*** Opening DOCUMENT PASSAGE ***
Half of your genome started out as an infection; if left unchecked, some parts of it can turn deadly all over again.
The human genome contains billions of pieces of information and around 22,000 genes, but not all of it is, strictly speaking, human. Eight percent of our DNA consists of remnants of ancient viruses, and another 40 percent is made up of repetitive strings of genetic letters that is also thought to have a viral origin. Those extensive viral regions are much more than evolutionary relics: They may be deeply involved with a wide range of diseases including multiple sclerosis, hemophilia, and amyotrophic lateral sclerosis (ALS), along with certain types of dementia and cancer.
For many years, biologists had little understanding of how that connection worked—so little that they came to refer to the viral part of our DNA as dark matter within the genome. “They just meant they didn’t know what it was or what it did,” explains Molly Gale Hammell, an associate professor at Cold Spring Harbor Laboratory. It became evident that the virus-related sections of the genetic code do not participate in the normal construction and regulation of the body. But in that case, how do they contribute to disease?
An early clue came from the pioneering geneticist Barbara McClintock, who spent much of her career at CSHL. In the 1940s, long before the decoding of the human genome, she realized that some stretches of our DNA behave like infectious invaders. These DNA chunks can move around through the genome, copying and pasting themselves wherever they see fit, which inspired McClintock to call them “jumping genes.” Her once-controversial idea earned her a Nobel Prize in 1983.
Geneticists have since determined that jumping genes originate in the viral portion of the genome. Many of these genes turn out to be benign or even helpful. “But some of the things are full-on parasites,” Hammell says, like infections embedded within our own DNA. All it takes to set these bad actors loose, she is finding, is a slip-up in the body’s mechanisms that normally prevent the genes from jumping around and causing harm.
Much of the research on the connection between jumping genes and disease has focused on natural molecules in the body that immobilize the genes by blocking their sequences from being read or copied. In recent years, Hammell and a number of scientists have focused specifically on a once-obscure protein known as TDP-43, which is highly adept at latching onto and hiding stretches of DNA.
Avi Nath, the clinical director of the National Institute for Neurological Disease and Stroke, helped draw attention to the importance of TDP-43 starting a decade ago. While studying a group of HIV-positive patients with ALS-like symptoms, Nath found that the anti-HIV drugs they were taking were also improving their ALS symptoms. He suspected that the drugs designed to fight the HIV virus were also suppressing the virus-like activity from jumping genes.
*** Closing DOCUMENT PASSAGE ***
* APPLY WHAT YOU READ *
[1] In the article on viral DNA, what percentage of our DNA consists of remnants of ancient viruses?
[2] Copy everything in the article on viral DNA from "Geneticists have since" down to "stretches of DNA.".
The records are separate material from the article on viral DNA.
*** Opening DATASET ENTRIES ***
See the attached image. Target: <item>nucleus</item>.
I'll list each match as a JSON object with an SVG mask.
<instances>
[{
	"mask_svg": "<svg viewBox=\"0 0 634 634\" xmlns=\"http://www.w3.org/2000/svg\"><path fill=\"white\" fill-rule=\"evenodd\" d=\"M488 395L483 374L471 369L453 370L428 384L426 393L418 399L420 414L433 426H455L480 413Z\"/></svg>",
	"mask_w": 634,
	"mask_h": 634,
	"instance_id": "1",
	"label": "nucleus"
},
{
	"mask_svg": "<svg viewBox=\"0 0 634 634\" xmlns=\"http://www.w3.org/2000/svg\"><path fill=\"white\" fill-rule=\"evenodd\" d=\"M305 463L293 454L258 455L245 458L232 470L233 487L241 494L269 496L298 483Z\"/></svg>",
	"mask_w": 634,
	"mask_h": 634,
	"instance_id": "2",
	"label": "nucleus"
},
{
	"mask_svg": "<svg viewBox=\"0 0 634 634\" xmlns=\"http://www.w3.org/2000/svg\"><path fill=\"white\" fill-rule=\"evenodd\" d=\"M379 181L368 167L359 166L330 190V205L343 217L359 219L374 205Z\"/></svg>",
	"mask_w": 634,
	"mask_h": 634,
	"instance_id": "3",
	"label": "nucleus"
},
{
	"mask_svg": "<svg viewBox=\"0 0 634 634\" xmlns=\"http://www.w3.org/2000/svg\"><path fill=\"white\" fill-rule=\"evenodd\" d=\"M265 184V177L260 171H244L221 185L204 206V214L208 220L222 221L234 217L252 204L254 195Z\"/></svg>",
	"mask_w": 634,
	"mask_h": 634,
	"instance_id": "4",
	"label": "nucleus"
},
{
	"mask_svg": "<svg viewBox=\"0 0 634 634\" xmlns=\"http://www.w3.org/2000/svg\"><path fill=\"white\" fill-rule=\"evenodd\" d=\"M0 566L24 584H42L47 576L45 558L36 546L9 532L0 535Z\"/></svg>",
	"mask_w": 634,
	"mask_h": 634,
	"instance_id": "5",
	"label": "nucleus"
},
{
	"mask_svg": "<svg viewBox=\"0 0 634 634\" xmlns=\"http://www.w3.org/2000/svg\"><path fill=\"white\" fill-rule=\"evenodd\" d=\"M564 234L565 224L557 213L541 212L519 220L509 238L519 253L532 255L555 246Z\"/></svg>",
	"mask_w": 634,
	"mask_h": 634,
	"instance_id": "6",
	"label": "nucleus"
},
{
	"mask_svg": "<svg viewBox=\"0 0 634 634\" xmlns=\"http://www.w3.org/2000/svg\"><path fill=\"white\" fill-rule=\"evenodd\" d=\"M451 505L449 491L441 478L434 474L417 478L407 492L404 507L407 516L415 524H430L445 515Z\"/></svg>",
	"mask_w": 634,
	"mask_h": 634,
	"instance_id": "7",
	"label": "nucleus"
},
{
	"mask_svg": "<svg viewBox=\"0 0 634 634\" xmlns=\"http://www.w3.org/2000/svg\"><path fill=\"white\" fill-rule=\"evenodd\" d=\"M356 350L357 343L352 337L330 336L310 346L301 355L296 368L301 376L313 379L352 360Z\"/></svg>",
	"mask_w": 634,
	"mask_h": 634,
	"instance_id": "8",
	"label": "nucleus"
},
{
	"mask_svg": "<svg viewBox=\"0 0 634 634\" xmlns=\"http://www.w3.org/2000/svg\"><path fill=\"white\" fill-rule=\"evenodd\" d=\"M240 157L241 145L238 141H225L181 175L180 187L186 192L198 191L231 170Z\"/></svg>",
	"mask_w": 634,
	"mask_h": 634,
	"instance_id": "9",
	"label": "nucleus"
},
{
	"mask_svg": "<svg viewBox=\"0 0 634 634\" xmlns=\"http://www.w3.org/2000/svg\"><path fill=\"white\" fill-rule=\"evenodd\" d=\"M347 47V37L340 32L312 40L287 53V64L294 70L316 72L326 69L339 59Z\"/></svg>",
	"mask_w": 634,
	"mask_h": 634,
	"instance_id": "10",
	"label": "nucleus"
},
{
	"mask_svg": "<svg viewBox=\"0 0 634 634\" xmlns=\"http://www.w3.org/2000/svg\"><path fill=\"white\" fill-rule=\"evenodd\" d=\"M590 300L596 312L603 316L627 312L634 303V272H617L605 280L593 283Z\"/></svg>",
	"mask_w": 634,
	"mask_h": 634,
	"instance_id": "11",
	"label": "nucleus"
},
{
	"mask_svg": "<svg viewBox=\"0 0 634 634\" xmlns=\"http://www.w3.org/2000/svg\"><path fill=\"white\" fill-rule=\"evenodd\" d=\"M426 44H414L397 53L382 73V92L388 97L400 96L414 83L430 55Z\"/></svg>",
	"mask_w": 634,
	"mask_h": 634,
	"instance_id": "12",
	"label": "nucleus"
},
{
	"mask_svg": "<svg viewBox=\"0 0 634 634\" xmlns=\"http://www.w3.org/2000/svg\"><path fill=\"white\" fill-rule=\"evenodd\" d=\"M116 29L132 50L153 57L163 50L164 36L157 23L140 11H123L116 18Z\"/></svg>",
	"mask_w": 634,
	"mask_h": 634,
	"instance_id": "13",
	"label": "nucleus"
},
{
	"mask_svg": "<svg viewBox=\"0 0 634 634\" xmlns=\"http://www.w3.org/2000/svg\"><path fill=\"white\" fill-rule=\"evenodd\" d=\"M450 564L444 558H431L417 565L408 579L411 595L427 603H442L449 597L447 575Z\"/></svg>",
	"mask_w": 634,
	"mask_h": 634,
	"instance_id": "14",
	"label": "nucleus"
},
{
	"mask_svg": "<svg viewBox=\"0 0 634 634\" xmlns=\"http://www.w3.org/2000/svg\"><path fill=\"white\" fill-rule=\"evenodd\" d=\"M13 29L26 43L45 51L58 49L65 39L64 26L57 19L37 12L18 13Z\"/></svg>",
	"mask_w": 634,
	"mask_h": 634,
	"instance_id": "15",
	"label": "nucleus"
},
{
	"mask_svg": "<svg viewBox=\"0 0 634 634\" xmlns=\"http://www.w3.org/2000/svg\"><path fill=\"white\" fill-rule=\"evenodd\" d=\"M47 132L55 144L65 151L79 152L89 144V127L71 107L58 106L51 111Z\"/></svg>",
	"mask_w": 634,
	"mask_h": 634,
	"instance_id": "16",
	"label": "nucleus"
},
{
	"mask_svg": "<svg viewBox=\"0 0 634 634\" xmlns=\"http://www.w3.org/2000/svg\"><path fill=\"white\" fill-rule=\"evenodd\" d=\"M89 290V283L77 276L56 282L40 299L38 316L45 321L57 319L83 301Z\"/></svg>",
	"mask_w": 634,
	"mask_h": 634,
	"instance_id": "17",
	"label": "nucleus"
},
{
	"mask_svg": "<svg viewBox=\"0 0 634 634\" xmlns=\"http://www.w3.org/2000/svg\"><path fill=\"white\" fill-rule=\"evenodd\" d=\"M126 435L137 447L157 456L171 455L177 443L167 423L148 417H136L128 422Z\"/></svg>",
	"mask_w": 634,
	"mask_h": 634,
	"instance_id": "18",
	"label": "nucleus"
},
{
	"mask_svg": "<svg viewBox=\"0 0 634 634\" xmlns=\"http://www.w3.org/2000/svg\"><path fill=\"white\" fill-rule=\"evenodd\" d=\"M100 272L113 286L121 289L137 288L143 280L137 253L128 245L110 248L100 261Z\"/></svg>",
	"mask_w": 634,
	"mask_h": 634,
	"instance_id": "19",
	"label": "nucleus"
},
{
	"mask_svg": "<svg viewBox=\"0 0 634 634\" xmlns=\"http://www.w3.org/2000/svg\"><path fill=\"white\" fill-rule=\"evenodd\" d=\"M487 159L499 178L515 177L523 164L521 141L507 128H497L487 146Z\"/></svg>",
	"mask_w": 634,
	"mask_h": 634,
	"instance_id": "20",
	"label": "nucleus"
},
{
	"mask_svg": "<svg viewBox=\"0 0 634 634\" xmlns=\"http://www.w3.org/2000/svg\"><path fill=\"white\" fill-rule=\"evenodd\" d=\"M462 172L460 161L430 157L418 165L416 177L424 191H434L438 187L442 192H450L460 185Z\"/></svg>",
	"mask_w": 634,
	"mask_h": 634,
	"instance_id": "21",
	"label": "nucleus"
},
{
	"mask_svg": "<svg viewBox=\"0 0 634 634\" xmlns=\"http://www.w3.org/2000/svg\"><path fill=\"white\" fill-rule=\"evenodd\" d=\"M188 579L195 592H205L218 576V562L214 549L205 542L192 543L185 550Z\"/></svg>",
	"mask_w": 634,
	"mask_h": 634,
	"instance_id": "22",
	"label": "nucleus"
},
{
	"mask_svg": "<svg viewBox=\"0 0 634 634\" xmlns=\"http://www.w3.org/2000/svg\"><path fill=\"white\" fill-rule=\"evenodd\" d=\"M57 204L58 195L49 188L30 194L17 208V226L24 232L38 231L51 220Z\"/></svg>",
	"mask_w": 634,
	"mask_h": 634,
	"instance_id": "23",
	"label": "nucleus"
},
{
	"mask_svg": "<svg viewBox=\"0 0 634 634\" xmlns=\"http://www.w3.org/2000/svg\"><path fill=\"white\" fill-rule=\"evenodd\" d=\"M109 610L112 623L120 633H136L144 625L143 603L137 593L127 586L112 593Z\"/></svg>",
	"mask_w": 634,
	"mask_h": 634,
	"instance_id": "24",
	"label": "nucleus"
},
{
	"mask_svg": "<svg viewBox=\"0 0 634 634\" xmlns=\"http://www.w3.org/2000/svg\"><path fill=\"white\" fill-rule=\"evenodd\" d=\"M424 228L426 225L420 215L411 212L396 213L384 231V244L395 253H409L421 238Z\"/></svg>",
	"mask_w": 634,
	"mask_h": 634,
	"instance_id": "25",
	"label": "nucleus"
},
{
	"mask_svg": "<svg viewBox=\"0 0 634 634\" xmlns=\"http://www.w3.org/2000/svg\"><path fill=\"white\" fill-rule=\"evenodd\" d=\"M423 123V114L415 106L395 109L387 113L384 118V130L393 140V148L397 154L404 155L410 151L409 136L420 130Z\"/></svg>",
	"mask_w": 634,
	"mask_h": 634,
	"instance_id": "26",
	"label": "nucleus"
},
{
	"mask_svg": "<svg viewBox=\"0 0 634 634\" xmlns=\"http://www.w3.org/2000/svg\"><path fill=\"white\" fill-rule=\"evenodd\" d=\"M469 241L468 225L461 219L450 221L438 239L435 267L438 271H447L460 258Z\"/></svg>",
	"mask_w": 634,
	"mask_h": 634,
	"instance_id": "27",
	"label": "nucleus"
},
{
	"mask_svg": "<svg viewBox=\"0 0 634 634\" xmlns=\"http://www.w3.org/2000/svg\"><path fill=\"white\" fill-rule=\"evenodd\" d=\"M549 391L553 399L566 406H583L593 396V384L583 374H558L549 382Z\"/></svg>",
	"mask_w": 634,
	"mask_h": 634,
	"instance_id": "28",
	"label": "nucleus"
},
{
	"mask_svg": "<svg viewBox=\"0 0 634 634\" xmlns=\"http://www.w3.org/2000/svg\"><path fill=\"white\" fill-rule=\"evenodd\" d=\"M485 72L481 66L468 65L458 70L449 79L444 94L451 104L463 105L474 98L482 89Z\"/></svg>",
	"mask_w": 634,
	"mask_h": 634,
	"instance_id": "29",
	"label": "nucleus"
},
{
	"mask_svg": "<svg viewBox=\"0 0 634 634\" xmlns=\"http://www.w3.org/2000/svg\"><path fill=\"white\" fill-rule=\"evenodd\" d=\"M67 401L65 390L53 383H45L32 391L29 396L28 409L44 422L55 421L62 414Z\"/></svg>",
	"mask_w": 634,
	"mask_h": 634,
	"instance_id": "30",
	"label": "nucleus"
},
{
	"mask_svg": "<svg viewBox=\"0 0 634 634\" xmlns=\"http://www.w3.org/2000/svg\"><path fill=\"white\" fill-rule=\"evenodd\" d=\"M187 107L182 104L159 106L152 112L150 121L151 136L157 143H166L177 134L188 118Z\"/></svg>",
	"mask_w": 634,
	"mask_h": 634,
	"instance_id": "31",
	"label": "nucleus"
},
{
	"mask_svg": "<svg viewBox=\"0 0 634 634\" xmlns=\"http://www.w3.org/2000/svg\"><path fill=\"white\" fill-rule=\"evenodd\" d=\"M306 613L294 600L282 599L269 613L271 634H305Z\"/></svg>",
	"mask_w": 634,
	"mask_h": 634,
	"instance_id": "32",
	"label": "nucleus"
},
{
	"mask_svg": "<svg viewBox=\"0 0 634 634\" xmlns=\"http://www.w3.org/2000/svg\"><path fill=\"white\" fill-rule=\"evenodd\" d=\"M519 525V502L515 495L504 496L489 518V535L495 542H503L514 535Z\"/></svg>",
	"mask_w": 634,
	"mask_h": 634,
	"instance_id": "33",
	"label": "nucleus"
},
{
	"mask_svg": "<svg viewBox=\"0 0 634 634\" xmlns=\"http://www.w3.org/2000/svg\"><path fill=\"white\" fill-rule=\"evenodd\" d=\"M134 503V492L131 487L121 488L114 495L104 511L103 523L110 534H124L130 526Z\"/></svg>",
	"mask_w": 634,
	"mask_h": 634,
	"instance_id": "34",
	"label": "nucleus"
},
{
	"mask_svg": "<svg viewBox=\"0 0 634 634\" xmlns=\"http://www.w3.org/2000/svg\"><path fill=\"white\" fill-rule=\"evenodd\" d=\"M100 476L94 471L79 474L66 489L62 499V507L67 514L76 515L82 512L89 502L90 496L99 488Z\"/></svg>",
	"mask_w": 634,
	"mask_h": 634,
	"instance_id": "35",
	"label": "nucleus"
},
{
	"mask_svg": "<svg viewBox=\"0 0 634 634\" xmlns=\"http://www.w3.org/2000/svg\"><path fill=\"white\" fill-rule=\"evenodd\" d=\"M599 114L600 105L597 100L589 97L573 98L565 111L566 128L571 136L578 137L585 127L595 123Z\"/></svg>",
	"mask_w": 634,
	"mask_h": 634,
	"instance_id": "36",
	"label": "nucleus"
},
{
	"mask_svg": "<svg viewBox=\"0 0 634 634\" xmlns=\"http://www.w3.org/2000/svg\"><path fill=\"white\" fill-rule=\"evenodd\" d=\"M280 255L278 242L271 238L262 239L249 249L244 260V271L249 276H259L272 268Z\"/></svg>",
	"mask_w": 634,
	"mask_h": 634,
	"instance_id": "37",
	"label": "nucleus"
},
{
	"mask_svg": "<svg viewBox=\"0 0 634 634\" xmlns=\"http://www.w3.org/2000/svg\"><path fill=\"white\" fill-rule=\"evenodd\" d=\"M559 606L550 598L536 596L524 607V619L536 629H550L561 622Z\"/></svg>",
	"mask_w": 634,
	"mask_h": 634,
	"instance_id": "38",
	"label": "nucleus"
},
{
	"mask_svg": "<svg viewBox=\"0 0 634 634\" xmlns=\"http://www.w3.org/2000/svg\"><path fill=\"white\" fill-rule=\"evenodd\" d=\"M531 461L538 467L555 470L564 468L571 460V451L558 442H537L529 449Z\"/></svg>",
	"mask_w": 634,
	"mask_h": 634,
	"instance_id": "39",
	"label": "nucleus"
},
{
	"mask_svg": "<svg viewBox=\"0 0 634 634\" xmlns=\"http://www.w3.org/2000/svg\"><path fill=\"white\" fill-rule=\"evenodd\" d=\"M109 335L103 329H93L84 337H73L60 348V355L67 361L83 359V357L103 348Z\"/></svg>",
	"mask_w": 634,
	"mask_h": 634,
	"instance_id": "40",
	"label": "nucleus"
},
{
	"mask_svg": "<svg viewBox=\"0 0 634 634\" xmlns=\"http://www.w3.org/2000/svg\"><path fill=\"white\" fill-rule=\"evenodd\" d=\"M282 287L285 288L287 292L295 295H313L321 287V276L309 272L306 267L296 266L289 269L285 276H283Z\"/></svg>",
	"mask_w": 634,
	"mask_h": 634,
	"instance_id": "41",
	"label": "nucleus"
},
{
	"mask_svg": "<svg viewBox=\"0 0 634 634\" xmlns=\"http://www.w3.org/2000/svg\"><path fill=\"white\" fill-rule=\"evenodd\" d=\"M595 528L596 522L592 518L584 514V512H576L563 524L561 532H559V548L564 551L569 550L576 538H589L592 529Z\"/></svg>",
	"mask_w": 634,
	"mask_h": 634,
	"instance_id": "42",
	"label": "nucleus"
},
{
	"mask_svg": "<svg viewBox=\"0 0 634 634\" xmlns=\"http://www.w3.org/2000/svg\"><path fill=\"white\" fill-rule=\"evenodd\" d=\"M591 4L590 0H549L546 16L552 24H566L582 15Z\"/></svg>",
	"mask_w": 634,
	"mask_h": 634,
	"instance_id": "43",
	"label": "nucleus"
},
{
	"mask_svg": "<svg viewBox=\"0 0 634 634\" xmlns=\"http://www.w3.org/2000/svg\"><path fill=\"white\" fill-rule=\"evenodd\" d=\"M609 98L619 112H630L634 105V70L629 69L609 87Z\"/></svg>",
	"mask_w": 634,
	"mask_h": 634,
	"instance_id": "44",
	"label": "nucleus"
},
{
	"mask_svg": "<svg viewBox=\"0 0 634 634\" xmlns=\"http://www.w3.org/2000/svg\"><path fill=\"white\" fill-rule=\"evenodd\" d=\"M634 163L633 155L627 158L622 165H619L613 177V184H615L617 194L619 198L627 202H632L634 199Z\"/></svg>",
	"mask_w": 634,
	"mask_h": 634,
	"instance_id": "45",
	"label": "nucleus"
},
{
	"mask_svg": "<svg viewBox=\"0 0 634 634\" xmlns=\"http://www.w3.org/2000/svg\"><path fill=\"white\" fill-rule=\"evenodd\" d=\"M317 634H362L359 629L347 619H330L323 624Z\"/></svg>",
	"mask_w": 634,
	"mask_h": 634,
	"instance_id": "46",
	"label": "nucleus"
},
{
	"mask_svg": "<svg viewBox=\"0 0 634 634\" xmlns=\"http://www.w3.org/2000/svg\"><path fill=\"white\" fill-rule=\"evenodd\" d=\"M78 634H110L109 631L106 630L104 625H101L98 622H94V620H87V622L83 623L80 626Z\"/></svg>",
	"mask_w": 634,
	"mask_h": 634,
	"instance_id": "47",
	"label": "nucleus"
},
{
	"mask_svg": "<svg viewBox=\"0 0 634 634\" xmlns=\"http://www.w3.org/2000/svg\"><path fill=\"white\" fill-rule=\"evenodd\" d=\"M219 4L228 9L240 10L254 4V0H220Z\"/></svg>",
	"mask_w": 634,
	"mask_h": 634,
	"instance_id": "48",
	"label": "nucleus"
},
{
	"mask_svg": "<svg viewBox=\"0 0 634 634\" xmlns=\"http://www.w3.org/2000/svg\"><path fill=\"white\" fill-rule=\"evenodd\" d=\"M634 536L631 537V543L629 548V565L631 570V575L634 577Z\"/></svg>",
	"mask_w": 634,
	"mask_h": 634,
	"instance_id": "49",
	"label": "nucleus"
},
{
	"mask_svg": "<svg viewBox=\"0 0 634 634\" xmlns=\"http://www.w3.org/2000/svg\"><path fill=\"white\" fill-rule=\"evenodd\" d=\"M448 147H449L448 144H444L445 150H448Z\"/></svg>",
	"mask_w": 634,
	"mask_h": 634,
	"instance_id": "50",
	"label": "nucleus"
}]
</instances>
*** Closing DATASET ENTRIES ***
* EXPECTED OUTPUTS *
[1] Eight percent

[2]
Geneticists have since determined that jumping genes originate in the viral portion of the genome. Many of these genes turn out to be benign or even helpful. “But some of the things are full-on parasites,” Hammell says, like infections embedded within our own DNA. All it takes to set these bad actors loose, she is finding, is a slip-up in the body’s mechanisms that normally prevent the genes from jumping around and causing harm.
Much of the research on the connection between jumping genes and disease has focused on natural molecules in the body that immobilize the genes by blocking their sequences from being read or copied. In recent years, Hammell and a number of scientists have focused specifically on a once-obscure protein known as TDP-43, which is highly adept at latching onto and hiding stretches of DNA.